ACTION ITEM A: Rewrite the paragraph beginning "Under different lighting conditions" from the solar panel passage as a short bulleted list that keeps its main facts.
ACTION ITEM B: Extend the passage on solar panels and maximum power point tracking, beginning right after its last sentence.

Open circuit voltage and short circuit current are the most important parameters of solar panels. In general, its operating voltage and current vary with the load resistance (Energy Harvesting From Single Cell Solar Panel for Li-Ion Battery Reference Design). Figure 1-1 shows the operating current and voltage corresponding to different loads, which is the VI/VQ curve of the solar cell.
Under different lighting conditions, the same solar panel has different maximum output power according to different loads. It’s important to make the solar panel work at the maximum power point through adjustment. Maximum power point tracking is a technique used with variable power sources to maximize energy extraction as conditions vary. It maximizes energy extraction when conditions change. The central problem addressed by MPPT is that the efficiency of power transfer from the solar cell depends on the amount of available sunlight, solar panel temperature and the load’ s electrical characteristics. As these conditions vary, the load characteristic that gives the highest power transfer changes. The system is optimized when the load characteristic changes to keep power transfer at highest efficiency. This optimal load characteristic is called the maximum power point (MPP). MPPT is the process of adjusting the load characteristic as the conditions change. Circuits can be designed to present optimal loads to the photovoltaic cells and then convert the voltage, current, or frequency to suit other devices or systems.

PROVIDED INFORMATION:
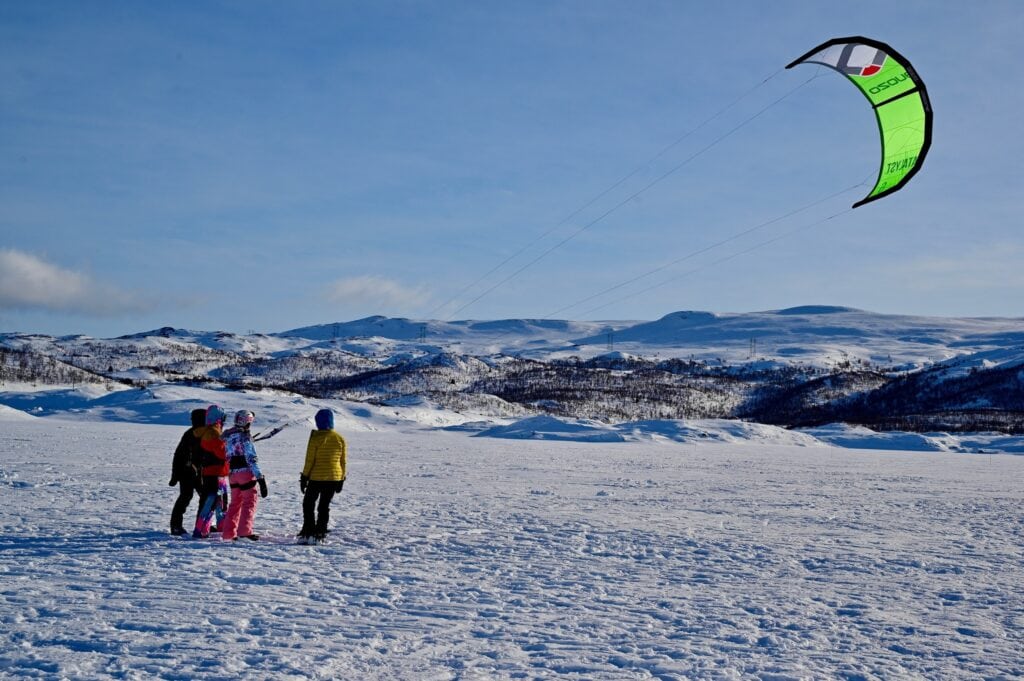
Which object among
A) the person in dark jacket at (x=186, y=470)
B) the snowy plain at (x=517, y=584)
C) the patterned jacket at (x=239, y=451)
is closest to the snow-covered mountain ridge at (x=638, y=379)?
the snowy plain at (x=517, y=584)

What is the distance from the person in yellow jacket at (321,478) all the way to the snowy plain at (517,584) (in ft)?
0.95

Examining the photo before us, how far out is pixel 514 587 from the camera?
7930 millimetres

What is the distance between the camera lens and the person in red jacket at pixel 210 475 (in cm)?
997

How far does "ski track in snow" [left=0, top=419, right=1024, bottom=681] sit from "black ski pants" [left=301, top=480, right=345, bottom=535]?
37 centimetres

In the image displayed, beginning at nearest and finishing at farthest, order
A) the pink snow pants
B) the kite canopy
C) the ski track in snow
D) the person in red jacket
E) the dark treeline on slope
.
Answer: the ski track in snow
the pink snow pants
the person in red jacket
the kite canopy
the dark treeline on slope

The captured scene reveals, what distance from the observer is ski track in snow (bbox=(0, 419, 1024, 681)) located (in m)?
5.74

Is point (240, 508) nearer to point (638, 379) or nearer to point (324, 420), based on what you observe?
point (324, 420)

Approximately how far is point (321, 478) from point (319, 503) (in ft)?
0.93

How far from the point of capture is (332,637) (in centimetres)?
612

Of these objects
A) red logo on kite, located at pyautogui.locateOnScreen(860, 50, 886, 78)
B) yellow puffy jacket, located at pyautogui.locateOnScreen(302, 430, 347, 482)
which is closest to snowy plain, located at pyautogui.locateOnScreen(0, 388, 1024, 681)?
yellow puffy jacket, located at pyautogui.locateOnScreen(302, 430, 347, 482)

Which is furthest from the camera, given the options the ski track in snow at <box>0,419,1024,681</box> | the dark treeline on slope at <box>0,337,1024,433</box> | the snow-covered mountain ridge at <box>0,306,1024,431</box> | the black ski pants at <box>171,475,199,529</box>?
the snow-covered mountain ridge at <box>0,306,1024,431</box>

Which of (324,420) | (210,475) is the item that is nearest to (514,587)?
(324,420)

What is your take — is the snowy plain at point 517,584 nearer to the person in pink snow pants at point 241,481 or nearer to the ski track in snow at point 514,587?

ANSWER SPACE A:
- Under different lighting conditions, the same solar panel has a different maximum output power depending on the load.
- The panel should be adjusted so that it works at its maximum power point.
- Maximum power point tracking (MPPT) is a technique used with variable power sources to maximize energy extraction as conditions change.
- Power transfer efficiency from the solar cell depends on available sunlight, panel temperature, and the load's electrical characteristics.
- When these conditions vary, the load characteristic that gives the highest power transfer also changes.
- The optimal load characteristic is called the maximum power point (MPP). MPPT is the process of adjusting the load characteristic as conditions change.
- Circuits can present optimal loads to the photovoltaic cells and then convert the voltage, current, or frequency to suit other devices or systems.

ANSWER SPACE B:
There are many ways to realize MPPT, such as perturb and observe, incremental conductance, current sweep, temperature method and constant voltage (A survey of maximum PPT techniques of PV systems). Different ways have their own advantages and disadvantages, and have different requirements for hardware and algorithms.
And the constant voltage way is one of the earlier strategies. It takes advantage of the fact that the maximum power point of the solar cell is almost on the same vertical line under the condition of constant temperature. A controller is used between the solar panel and the load to make the output voltage constant to realize simple MPPT function. It is suitable for applications with stable external environment (Simulation and Hardware Implementation of New Maximum Power Point Tracking Technique for Partially Shaded PV System Using Hybrid DEPSO Method). This application note is also using constant voltage to realize MPPT in system.